Fire season’s hot breath scorched on into November. After five unnerving months I was still alive, but not unscathed. Raw, edgy and worn out by power outages, wind alerts and small, dangerous fires. Then the weather demons did a turnabout and a final fire outage-alert yielded overnight to a dizzying snowstorm. Within a week of the big snow, as things began to new-normalize, I answered a breathless call from one of my sisters. Our youngest niece was gone, dead by her own hand. I felt myself tip and fall, like Qian, into bed. Fire is dangerous, but alive. This death had snuffed out my ordinary joy in living.
‘What is this?’, I asked the I Ching, Oracle of Change. ‘Bound!’ the Oracle responded. That cautious hexagram’s moving line (me) had no field of activity. Exactly, I thought. No volition, no spark. I cooked tasteless meals, and woke unrested. Even small tasks were impossible. I was at once anxious, restless and paralyzed. One night, as I lay stiffly in my bed feeling into that numinous state between waking and sleeping, a ghost man came through the wall, completely attuned to his own misery and loneliness.

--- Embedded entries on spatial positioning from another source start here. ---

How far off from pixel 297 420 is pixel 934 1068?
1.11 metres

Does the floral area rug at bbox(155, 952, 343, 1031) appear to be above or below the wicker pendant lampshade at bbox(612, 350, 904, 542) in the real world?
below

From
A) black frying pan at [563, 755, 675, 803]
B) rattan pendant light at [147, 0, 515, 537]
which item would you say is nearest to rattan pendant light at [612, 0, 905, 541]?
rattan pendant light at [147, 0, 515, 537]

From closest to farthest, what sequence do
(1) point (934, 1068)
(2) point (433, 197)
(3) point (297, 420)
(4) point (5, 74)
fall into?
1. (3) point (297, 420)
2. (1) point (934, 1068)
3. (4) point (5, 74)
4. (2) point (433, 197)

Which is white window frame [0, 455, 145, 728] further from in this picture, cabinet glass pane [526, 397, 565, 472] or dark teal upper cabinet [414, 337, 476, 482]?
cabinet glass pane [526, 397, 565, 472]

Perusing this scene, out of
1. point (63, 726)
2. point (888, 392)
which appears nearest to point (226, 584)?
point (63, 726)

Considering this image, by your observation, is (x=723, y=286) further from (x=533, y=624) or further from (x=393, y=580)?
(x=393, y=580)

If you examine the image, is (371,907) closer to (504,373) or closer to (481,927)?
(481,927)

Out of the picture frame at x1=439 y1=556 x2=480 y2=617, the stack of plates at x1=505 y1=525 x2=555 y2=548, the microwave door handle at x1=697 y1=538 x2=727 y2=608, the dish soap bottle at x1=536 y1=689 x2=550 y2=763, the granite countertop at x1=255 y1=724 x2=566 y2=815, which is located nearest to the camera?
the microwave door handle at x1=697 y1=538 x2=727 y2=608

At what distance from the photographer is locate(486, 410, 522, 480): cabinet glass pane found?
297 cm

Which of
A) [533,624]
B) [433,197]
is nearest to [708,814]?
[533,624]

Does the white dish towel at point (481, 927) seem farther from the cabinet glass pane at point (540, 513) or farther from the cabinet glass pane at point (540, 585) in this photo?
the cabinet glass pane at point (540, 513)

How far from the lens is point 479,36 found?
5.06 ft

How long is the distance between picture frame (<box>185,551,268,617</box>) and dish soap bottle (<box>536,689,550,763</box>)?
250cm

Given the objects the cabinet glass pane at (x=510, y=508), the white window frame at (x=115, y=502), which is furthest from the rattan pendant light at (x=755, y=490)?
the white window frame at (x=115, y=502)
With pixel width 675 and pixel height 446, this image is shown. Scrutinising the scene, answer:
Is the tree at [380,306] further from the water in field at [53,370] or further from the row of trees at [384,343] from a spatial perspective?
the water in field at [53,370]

Breathing with effort, he got into bed beside me. Not young, not old, he was dressed for a funeral and lay down fully clothed on top of the covers. He did not look at me, nor was he particularly frightening. I am not even sure he knew I was there. I’m attracting ghosts, I said out loud. Maybe I’m becoming a ghost.
A Dream
The next night I dreamed:
Another man appears carrying a drum and a small wooden ‘puzzle box’. He is ritually dressed and identified as an ‘ancestor’. Attached to the box is a small curved dagger, and inside is an amulet, finely engraved with the image of a woman wearing that wonderful dress. The ancestor uses this curved dagger to sever the strange man’s attachment to my dress. ‘It must be returned!’, he shouts. And in this dream moment I feel relief because I know his words have made it so.

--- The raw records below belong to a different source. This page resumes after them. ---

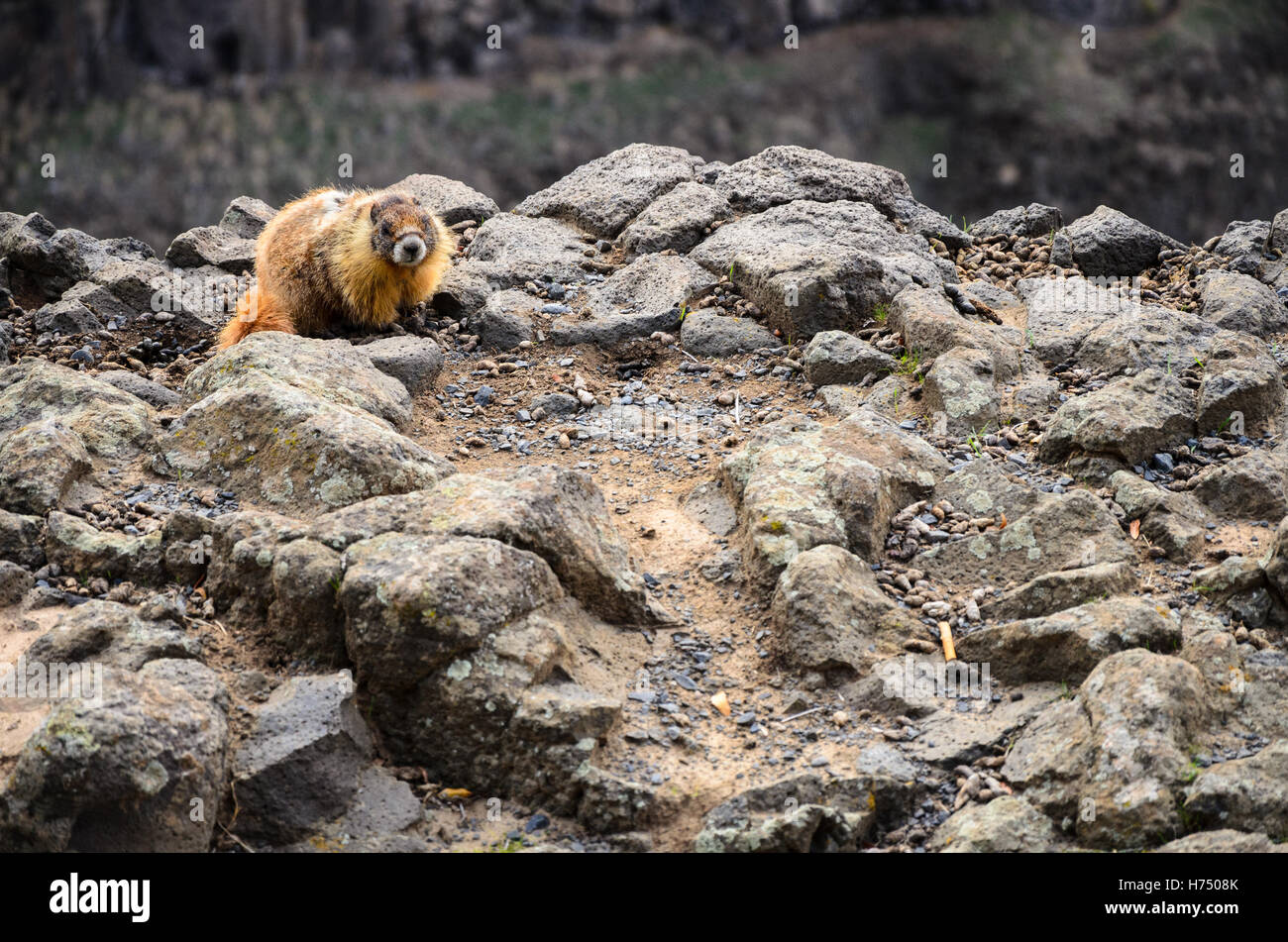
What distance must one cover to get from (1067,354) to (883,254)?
5.20ft

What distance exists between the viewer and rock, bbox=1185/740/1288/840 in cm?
399

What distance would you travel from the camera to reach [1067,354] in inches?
287

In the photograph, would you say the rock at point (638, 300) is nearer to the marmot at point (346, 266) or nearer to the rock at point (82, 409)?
the marmot at point (346, 266)

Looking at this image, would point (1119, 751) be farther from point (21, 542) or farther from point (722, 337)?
point (21, 542)

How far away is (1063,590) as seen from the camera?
5074 millimetres

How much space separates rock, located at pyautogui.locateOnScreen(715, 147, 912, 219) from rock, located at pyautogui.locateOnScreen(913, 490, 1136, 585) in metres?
4.29

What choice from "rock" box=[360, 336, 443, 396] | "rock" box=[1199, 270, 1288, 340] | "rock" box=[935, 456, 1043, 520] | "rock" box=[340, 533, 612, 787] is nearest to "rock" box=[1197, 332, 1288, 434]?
"rock" box=[1199, 270, 1288, 340]

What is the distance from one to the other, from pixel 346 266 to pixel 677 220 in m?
2.44

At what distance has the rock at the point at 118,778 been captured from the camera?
3.88 meters

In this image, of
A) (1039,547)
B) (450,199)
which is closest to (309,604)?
(1039,547)

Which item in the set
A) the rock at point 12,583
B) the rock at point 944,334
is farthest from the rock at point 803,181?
the rock at point 12,583

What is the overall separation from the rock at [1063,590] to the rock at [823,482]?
2.27 feet

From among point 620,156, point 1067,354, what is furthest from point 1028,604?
point 620,156

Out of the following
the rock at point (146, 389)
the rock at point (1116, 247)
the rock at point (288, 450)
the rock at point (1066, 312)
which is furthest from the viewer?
the rock at point (1116, 247)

Breath fills my lungs again.
Breathing in the Dark
Memories and pleasant sensations flooded me. Colors returned and dazzled me – shimmering coral, the exact blue of a Bluebird’s wing, the delirious green of new grass. My beloved grandmother was there, sitting quietly, radiating her unconditional love. My brother long dead, so full of intelligence and wit gazed at me with affection. The stunning opalescent light of my birth city, San Francisco, enfolded me in the salty shimmer of the bay. Singing with friends, comforted by a herd of deer, running in moss; moments of deep play, swimming in warm ocean water. Smelled seaweed, horses, Plumeria; touched the honey colored pine walls of a favorite cabin. I fell back into endless summer afternoons, watched shadows, waves, insects, fish. All my long-dead cats bathed and purred beside me. I felt the depth of friendships with people I did not see often enough – we were still connected. Our separation was tenderly held here. All this was alive in the dark below.
Qian Stayed
What about the Qian who stayed?
The one who is lying unconscious in her childhood bed. Did she fall into her own dark center to save herself? Was Qian returned to herself the way my ancestral dress was returned to me? This Qian who stayed drew me close in a sisterly embrace. I had thought of her as confined for years in a grey room between life and death. I saw now that she had sunk down and been protected and nourished by her ancestors. She had sheltered that hidden vastness that dwells at the center of every life. Held there, she allowed herself to return, lifting the father’s inadvertent curse.
Qian and I could wear our dream dresses, we had returned.